Monroe Anderson: Black teen unemployment comes with a price

Monroe Anderson
Monroe Anderson

 

This summer threatens to be long and hot. Not climate change hot but heated and angry, Baltimore Spring hot.

Three days ago, a Wall Street Journal/NBC News poll reported that 96 percent of us believe that there will be more racial disturbances as seen on TV.

After we see more episodes of police routinely showing up on the nightly news after they’ve killed yet another Black male, there will be more repeats of Black teens with little more than time on their hands and outrage on their minds acting out their frustration. We’ll see more squad cars stomped to death. More buildings going up in smoke. More stores ransacked and looted.

“A resounding 96% of adults surveyed said it was likely there would be additional racial disturbances this summer, a signal that Americans believe Baltimore’s recent problems aren’t a local phenomenon but instead are symptomatic of broader national problems,” the Journal reported.

That’s the Fourth Estate’s way of saying poor Black people are about to behave poorly and that while everybody knows it, not everybody knows why. So the opinions are about as racially divided as the nation. Sixty percent of Blacks saw the urban uprising as “long-standing frustrations about police mistreatment of African Americans,” while 58 percent of whites said the riots were an excuse to engage in looting and violence.”

There are all sorts of evidence and reasons that underscore the Black interpretation while undermining the white one. There are also studies and events to inform us that the frustrations go far beyond the wanton and routine police killing of unarmed Black males to these core problems: No jobs and no hope.

There’s this year’s annual report released jointly by the Chicago Urban League and the Alternative Schools Network in January titled, “A Frayed Connection: Joblessness among Teens in Chicago,” revealed that from 2012-13, just one in ten of Chicago’s Black teens had a job–nine out of 10 did not.

“One half of 20-to 24-year old Black male residents of the city are not working and not enrolled in school,” the report warned, adding that “Black teen employment rates in Chicago have reached historically low levels.”

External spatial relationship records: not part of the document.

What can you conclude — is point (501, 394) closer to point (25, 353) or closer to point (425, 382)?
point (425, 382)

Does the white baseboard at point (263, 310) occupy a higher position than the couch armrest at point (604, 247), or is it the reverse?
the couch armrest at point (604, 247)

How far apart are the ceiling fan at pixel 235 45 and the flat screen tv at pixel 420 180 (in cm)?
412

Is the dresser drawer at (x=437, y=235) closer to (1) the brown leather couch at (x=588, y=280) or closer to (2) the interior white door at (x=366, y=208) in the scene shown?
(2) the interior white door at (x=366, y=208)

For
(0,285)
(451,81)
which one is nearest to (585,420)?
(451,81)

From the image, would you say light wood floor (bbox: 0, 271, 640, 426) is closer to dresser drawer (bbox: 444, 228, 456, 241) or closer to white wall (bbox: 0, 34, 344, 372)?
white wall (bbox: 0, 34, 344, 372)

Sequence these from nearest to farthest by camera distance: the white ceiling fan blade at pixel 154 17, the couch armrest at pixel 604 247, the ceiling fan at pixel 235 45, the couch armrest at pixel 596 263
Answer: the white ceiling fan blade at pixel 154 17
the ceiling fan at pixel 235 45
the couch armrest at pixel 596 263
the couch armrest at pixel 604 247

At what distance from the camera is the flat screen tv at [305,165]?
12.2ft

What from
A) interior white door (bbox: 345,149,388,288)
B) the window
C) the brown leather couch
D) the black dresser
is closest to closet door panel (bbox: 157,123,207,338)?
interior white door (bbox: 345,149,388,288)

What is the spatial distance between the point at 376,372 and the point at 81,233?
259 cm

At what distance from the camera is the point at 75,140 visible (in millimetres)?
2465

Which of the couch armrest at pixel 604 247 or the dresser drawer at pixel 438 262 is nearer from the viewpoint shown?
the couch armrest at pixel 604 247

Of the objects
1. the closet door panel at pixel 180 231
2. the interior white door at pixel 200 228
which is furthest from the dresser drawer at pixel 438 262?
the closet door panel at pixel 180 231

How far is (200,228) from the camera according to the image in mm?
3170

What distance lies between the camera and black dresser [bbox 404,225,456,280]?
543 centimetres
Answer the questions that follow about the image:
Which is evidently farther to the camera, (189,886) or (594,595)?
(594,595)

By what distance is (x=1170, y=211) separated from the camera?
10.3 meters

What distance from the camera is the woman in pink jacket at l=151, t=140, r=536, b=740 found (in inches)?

A Kids Count policy report that was a dead ringer to the one in Chicago told the same sad story about young Black males in Baltimore in 2012, “unemployment among those ages 16 to 24 is the highest in the country since World War II.”

The Supreme Commander of the Allies during WWII, Dwight Eisenhower, in his farewell address as POTUS warned Americans about the future dangers of massive military spending, especially deficit spending and government contracts to private military manufacturers. The unemployed Black males are getting short-changed by the military-industrial complex Ike warned us about.

Less than two years after President Lyndon Johnson launched his ambitious War on Poverty in 1964, those resources were shifted to the war in Vietnam. A generation later, President Bill Clinton managed to downsize the military but Republicans later took their pound of flesh, forcing him to end the Summer Youth Employment and Training Program as a stand-alone initiative which resulted in 600,000 kids being laid off.

The bulk of today’s economic challenges in our urban areas can be traced directly back to President George W. Bush. The 43rd president’s surplus-busting wars in Afghanistan and Iraq, which were never in his administration’s budget, sucked up much of the tax dollars that had been returning to the cities and states.

Depending on who’s calculating, those two wars have cost America between four and six trillion dollars. American commanders handed out $3.5 billion with next-to-nothing oversight purportedly to rebuild the country we illegally invaded.

Meanwhile, back at home, our pavements feel like something out of a war zone. Our outdated bridges are in danger of collapsing. Our transportation system is last millenium. And, of course, our urban areas are teeming with Black men who want and need jobs that they can’t get.

In Chicago, Mayor Rahm Emanuel is making jobs available for 24,000 Chicago teens through his One Summer Chicago initiative. In the scheme of things, that’s not a big number.

Maybe all those other, unemployed teens, will understand it’s the thought that counts. We’ll see soon enough. Summer is just around the corner.